American businesswoman

Suzanne Greco (née DeLuca, born 1957/58) is an American businesswoman who was the president and CEO of the Subway fast food chain from January 2015 to June 2018. She is the sister of Fred DeLuca, the co-founder of the company.

==Early life==
She was born Suzanne DeLuca, the daughter of Salvatore DeLuca and Carmela DeLuca.

She has a bachelor's degree in business administration from Sacred Heart University.

==Career==
Greco began working at Subway in 1973 and was running operations and research and development.

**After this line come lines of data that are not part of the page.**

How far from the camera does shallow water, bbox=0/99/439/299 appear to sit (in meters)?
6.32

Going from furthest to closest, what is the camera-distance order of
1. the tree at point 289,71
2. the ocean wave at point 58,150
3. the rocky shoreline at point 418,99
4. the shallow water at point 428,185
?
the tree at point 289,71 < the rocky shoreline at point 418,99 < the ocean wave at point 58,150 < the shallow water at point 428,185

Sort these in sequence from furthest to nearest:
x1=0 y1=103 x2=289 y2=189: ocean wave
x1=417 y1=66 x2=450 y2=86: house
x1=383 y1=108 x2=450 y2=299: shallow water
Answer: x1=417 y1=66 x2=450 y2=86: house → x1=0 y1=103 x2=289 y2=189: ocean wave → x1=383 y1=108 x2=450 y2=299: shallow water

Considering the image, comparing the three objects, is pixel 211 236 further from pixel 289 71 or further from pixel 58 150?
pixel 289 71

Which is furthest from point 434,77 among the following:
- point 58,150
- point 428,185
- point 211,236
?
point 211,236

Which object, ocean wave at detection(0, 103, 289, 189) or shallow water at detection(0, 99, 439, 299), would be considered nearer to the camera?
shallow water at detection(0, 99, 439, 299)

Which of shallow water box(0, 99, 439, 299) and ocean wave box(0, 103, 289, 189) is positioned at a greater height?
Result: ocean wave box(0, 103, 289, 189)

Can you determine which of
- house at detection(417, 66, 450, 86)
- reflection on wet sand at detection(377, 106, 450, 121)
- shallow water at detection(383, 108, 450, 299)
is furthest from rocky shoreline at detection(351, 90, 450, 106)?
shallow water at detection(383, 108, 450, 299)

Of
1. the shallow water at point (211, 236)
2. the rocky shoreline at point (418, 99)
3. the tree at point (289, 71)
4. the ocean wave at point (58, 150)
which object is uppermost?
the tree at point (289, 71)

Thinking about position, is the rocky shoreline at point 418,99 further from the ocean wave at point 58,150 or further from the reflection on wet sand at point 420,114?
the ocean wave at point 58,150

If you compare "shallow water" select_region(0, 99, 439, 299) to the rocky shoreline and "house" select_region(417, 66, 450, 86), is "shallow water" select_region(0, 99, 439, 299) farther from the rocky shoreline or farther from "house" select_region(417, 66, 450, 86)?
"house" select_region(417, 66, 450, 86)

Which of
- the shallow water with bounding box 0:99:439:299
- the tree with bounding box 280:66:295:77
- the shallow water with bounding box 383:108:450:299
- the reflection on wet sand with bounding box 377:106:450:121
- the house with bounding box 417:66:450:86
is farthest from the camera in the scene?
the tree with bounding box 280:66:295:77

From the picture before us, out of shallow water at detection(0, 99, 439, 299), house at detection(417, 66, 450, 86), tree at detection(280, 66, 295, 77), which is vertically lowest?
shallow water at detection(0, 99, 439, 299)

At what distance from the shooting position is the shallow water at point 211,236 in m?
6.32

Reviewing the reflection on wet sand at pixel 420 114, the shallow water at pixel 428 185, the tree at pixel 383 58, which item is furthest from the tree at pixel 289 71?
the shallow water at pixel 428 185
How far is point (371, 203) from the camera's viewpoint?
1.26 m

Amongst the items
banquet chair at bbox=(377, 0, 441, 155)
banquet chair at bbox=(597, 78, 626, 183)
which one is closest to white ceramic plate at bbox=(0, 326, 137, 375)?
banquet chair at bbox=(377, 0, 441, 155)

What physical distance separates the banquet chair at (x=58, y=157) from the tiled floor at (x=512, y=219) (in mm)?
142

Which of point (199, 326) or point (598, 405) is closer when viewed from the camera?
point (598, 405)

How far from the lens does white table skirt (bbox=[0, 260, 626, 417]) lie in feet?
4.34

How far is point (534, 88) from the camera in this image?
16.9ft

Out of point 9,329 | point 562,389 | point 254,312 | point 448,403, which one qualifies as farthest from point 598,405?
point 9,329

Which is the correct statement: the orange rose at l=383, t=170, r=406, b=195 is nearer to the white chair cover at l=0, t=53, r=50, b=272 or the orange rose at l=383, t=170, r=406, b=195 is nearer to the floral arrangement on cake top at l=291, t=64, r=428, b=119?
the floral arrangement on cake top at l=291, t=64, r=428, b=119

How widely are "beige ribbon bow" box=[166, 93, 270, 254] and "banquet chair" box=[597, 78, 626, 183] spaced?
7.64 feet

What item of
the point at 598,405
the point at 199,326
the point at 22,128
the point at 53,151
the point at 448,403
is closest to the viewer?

She is the sister of Fred DeLuca, the co-founder of Subway. She became the CEO of Subway in January 2015 when her brother was ill with leukemia (he died in September 2015). Greco stepped down as CEO on June 30, 2018, when she became a senior advisor to the company and was succeeded by Trevor Haynes as CEO.

==Personal life==
She is married to Gary Greco, and they live in Woodbridge, Connecticut.